Eine Pipette tropft Flüssigkeit in eine Flasche.

Copyright: Karin Kaiser/Photoshop-KI generiert

Bei bestimmten Krebsarten wie Leukämie wird meist eine hoch dosierte Chemotherapie eingesetzt, welche die blutbildenden (hämatopoetischen) Stammzellen im Knochenmark vollständig oder weitgehend zerstört. Die Übertragung von gesunden Spenderstammzellen stellt dann für Betroffene die einzige Überlebenschance dar. Doch eine solche allogene hämatopoetische Stammzelltransplantation bringt auch Nebenwirkungen mit sich und kann etwa schwere Nierenschäden verursachen. Welches konkrete Risiko für einzelne Patientinnen und Patienten tatsächlich besteht, lässt sich jedoch nicht vorhersagen. Das Projekt PRETTY (Personalized Prediction of Transplant Toxicity) soll hier Abhilfe schaffen. Unter der Leitung von Professor Dr. Steffen Oeltze-Jafra, Informatiker am Peter L. Reichertz Institut für Medizinische Informatik (PLRI) der Medizinischen Hochschule Hannover (MHH), wollen Forschende ein Vorhersagemodell entwickeln, mit dem sich die Gefahr eines schwerwiegenden Nierenschadens nach einer Stammzelltherapie individuell bestimmen lässt. Ziel ist es, die Risikofaktoren zu verringern und dadurch Lebensdauer und Lebensqualität der Betroffenen zu erhöhen. Das Bundesministerium für Bildung und Forschung unterstützt das Vorhaben über zunächst zwei Jahre mit insgesamt 1,4 Millionen Euro.

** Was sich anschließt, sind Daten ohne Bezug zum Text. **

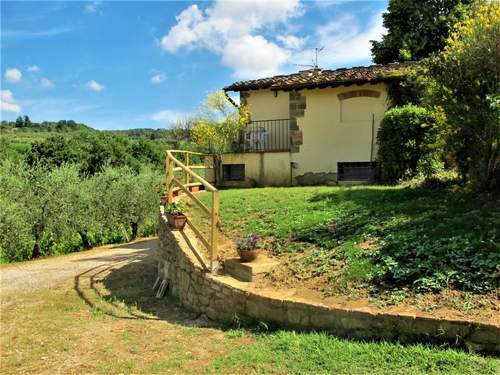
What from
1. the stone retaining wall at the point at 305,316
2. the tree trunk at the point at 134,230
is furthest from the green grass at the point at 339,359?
the tree trunk at the point at 134,230

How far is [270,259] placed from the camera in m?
6.30

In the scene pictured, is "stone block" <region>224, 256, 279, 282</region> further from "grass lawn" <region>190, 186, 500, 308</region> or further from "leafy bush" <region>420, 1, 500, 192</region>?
"leafy bush" <region>420, 1, 500, 192</region>

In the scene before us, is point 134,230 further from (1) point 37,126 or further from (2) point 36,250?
(1) point 37,126

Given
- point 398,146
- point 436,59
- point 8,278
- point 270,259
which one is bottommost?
point 8,278

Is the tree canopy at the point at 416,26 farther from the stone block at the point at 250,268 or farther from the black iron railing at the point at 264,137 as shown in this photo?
the stone block at the point at 250,268

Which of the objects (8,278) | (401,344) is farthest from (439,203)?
(8,278)

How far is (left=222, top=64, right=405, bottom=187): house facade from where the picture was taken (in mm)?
14000

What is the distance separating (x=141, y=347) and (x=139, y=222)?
55.9 ft

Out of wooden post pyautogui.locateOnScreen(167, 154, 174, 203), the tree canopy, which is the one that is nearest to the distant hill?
the tree canopy

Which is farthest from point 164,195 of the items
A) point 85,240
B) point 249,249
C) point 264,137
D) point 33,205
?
point 85,240

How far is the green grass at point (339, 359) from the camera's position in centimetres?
357

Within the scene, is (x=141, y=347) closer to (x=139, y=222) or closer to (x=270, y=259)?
(x=270, y=259)

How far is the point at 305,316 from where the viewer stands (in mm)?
4750

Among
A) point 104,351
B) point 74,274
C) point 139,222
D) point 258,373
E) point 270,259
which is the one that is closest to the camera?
point 258,373
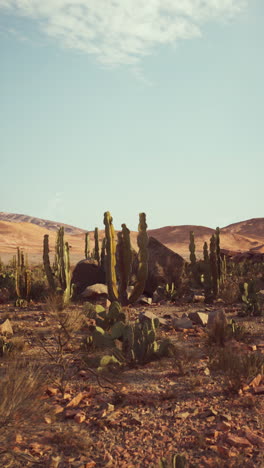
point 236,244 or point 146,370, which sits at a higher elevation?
point 236,244

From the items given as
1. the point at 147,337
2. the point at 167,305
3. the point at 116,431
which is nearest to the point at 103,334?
the point at 147,337

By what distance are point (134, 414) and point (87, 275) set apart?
11.1m

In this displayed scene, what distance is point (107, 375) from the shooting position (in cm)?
621

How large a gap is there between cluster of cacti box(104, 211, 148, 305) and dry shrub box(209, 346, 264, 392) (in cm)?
460

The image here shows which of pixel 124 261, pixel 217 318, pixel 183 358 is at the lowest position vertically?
pixel 183 358

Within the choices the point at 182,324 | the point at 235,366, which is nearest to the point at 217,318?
the point at 182,324

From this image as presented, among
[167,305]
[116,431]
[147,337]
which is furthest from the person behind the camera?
[167,305]

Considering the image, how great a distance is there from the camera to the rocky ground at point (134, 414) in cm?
389

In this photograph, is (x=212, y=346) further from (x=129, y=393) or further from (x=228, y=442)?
(x=228, y=442)

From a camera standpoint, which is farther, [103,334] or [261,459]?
[103,334]

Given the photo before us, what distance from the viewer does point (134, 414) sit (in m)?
4.85

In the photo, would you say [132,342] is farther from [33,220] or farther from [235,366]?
[33,220]

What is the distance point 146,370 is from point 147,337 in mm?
585

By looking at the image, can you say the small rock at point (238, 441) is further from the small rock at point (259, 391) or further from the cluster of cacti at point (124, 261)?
the cluster of cacti at point (124, 261)
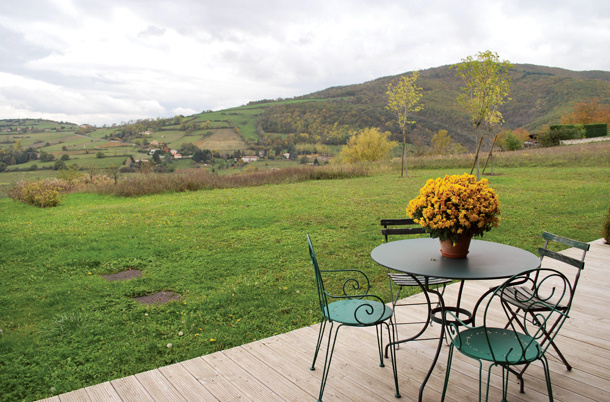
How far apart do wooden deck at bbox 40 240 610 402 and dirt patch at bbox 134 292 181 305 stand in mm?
1749

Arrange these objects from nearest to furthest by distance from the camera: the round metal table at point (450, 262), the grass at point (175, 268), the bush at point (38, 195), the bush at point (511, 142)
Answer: the round metal table at point (450, 262), the grass at point (175, 268), the bush at point (38, 195), the bush at point (511, 142)

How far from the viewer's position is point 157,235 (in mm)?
7594

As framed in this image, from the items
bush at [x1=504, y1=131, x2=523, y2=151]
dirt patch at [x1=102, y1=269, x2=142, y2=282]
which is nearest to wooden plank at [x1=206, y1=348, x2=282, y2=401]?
dirt patch at [x1=102, y1=269, x2=142, y2=282]

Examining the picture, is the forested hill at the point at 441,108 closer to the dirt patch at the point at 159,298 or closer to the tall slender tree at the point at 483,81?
the tall slender tree at the point at 483,81

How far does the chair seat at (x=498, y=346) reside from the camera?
1.90 metres

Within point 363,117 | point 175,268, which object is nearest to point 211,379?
point 175,268

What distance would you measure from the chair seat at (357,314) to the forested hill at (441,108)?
50.3 m

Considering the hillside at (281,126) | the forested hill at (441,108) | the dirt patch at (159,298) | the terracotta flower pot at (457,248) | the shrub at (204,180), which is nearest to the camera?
the terracotta flower pot at (457,248)

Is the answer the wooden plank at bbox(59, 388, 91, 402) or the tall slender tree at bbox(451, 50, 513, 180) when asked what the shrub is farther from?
the wooden plank at bbox(59, 388, 91, 402)

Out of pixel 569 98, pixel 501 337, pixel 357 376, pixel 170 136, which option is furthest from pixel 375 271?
pixel 569 98

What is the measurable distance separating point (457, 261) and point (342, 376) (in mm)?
1141

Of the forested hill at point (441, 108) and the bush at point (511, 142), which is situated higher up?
the forested hill at point (441, 108)

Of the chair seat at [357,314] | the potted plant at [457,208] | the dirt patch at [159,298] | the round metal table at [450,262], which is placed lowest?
the dirt patch at [159,298]

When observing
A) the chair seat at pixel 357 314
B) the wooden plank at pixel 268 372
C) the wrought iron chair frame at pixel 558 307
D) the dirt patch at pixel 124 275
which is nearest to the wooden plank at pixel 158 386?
the wooden plank at pixel 268 372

Digitales Tool für alle Standorte

„Wir konzentrieren uns auf drei bestimmte Leukämieformen“, sagt Professor Oeltze-Jafra, Leiter des Bereichs Informationssysteme und -management am PLRI in Hannover. Dazu gehören die akute myeloische Leukämie (AML), die akute lymphatische Leukämie (ALL) und das myelodysplastische Syndrom (MDS). Weil für ein Vorhersagemodell möglichst viele Patientendaten genutzt werden müssen, diese aus Datenschutzgründen aber nicht aus mehreren Kliniken zentral zusammengeführt werden dürfen, gehen die Forschenden einen anderen Weg. Sie nutzen ein in Vorarbeiten entwickeltes visuelles Tool, das mithilfe maschinellen Lernens komplexe Daten eines Standorts zu einem Vorhersagemodell verarbeitet. Das digitale Tool wird zunächst für das dezentrale Lernen aus Daten mehrerer Standorte erweitert und den an PRETTY beteiligten Universitätskliniken Halle (Saale), Göttingen, Leipzig und Jena zur Verfügung gestellt. Jede Kooperationspartnerin integriert das Tool in ihre IT-Infrastruktur, pflegt die eigenen Daten ein und trainiert ein standortspezifisches Vorhersagemodell. Spezielles Informatikwissen sei dafür nicht nötig, betont der Experte für Datenvisualisierung. In einem nächsten Schritt sollen die vier lokalen Modelle dann in einem gemeinsamen Vorhersagemodell zusammengefasst werden.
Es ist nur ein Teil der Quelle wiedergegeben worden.